AUFGABENSTELLUNG -> Gib den Abschnitt von der Zeile mit „How great a“ bis zum Ende der Auflistung wortgetreu wieder, beide Grenzen eingeschlossen.

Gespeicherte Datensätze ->
::::::::::
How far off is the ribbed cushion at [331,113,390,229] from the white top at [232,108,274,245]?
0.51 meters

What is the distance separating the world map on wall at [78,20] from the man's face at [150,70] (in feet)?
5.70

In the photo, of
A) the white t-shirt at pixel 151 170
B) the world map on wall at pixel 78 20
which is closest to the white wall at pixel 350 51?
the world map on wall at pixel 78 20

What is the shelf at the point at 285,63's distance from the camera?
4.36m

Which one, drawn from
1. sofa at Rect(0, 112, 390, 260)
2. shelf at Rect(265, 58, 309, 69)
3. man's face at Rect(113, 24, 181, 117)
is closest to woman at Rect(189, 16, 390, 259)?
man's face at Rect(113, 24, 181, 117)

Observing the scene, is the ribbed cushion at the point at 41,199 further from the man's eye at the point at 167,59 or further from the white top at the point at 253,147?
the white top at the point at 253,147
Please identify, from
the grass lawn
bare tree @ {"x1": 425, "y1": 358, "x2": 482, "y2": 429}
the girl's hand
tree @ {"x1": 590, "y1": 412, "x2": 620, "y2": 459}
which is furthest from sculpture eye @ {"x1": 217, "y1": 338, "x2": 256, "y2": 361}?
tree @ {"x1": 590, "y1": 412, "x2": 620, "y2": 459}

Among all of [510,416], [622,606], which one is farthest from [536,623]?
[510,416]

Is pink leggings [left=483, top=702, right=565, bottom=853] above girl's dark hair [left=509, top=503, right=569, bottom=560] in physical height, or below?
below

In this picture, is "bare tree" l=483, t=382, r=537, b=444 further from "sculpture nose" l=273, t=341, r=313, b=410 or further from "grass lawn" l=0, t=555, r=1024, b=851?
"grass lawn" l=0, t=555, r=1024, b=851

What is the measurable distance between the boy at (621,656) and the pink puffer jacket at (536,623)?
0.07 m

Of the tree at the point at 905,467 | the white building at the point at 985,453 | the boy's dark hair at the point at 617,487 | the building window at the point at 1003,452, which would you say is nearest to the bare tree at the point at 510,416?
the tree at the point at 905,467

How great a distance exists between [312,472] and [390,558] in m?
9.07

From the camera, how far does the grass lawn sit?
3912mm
::::::::::
VOLLSTÄNDIGE LÖSUNG ->
How great a distance exists between [312,472] and [390,558] in m?
9.07

From the camera, how far does the grass lawn sit?
3912mm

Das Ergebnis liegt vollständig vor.